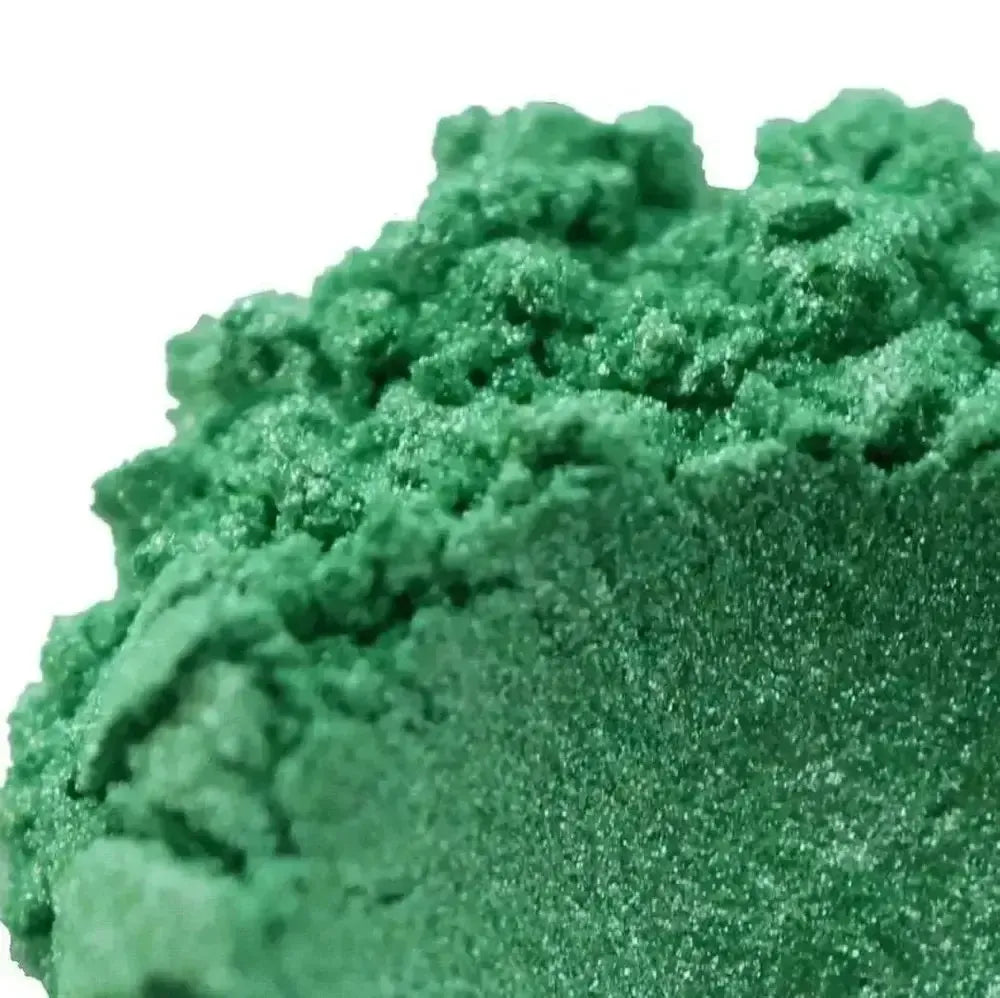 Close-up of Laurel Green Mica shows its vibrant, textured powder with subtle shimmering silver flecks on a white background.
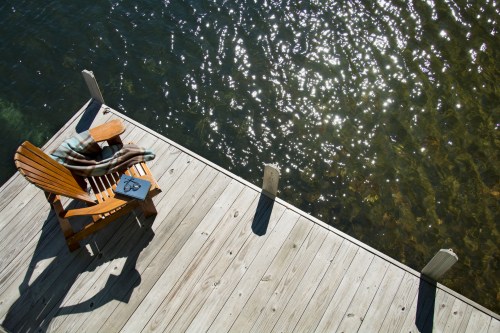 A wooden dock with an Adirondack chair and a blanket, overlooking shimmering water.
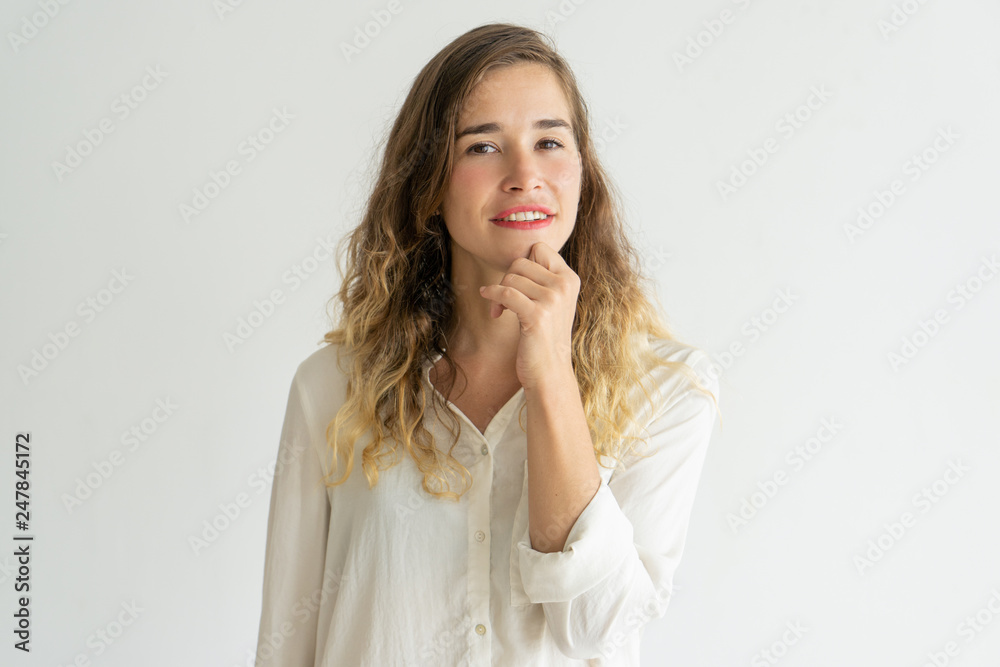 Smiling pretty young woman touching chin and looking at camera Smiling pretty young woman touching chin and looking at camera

*EXERCISE*
The answer must be an exact copy of the lines from the one that holds "A wooden dock" through the end of the data, both included, with no pictures.

*PROBLEM SOLUTION*
 A wooden dock with an Adirondack chair and a blanket, overlooking shimmering water.
 Smiling pretty young woman touching chin and looking at camera Smiling pretty young woman touching chin and looking at camera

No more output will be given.